AI expert says today's chatbots 'dead end' for human-like intelligence
Yann LeCun, a key figure in AI, says we're still a long way from building artificial general intelligence (AGI)—the kind of AI that could truly think and learn like humans.
Speaking at the India AI Impact Summit on Wednesday, he called today's large language models "a dead end."
After leaving Meta last year, LeCun started his own company to push for smarter, more adaptable AI.
What does future AI need?
LeCun believes future AI needs to understand the real world—think memory, reasoning, planning, and learning from experience.
He says this will only happen with "world models," which are systems that can simulate reality using physics and sensory data.
Unlike chatbots or LLMs that just process text, these AIs would handle messy stuff like video and real-world unpredictability.
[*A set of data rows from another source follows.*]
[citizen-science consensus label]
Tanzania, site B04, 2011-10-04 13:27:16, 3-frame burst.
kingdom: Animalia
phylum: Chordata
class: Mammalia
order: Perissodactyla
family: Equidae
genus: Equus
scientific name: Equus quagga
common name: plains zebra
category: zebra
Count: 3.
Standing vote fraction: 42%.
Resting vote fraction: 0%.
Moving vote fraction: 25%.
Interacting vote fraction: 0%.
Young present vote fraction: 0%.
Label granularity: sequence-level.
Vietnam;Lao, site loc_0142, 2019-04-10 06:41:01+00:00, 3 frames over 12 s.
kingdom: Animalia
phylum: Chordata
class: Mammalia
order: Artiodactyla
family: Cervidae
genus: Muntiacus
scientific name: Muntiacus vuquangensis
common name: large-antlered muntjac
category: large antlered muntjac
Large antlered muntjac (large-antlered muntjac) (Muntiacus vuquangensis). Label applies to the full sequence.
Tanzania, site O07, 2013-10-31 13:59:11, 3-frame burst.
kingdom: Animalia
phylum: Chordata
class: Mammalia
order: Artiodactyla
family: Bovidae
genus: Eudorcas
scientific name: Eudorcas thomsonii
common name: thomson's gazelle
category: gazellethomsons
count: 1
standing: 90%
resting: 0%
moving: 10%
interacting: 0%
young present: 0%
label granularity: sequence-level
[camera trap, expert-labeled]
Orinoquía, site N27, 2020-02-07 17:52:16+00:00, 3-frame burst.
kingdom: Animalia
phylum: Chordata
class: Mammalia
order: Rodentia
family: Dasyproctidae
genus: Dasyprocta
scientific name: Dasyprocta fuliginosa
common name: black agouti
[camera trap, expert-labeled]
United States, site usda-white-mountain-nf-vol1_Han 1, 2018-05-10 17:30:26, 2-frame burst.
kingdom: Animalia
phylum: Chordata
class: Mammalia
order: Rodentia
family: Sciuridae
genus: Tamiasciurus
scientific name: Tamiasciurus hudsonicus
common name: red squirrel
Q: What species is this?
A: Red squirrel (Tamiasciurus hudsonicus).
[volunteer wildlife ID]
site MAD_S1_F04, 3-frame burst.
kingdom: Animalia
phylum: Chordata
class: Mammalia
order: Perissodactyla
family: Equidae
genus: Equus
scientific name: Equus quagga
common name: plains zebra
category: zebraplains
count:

LeCun doesn't like the term AGI
LeCun points out that even advanced robots can't do simple things a cat can—like moving around or reacting to surprises.
He also feels calling it "AGI" is misleading since both humans and computers are usually good at specific things rather than everything.
His new approach aims for an intuitive understanding of the world—kind of how babies learn by exploring.
His startup is building world models
His startup is working on these world models to build human-level intelligence—not just by reading internet text (which he says equals about four years of what a kid sees), but by helping AIs actually experience and adapt to the world around them.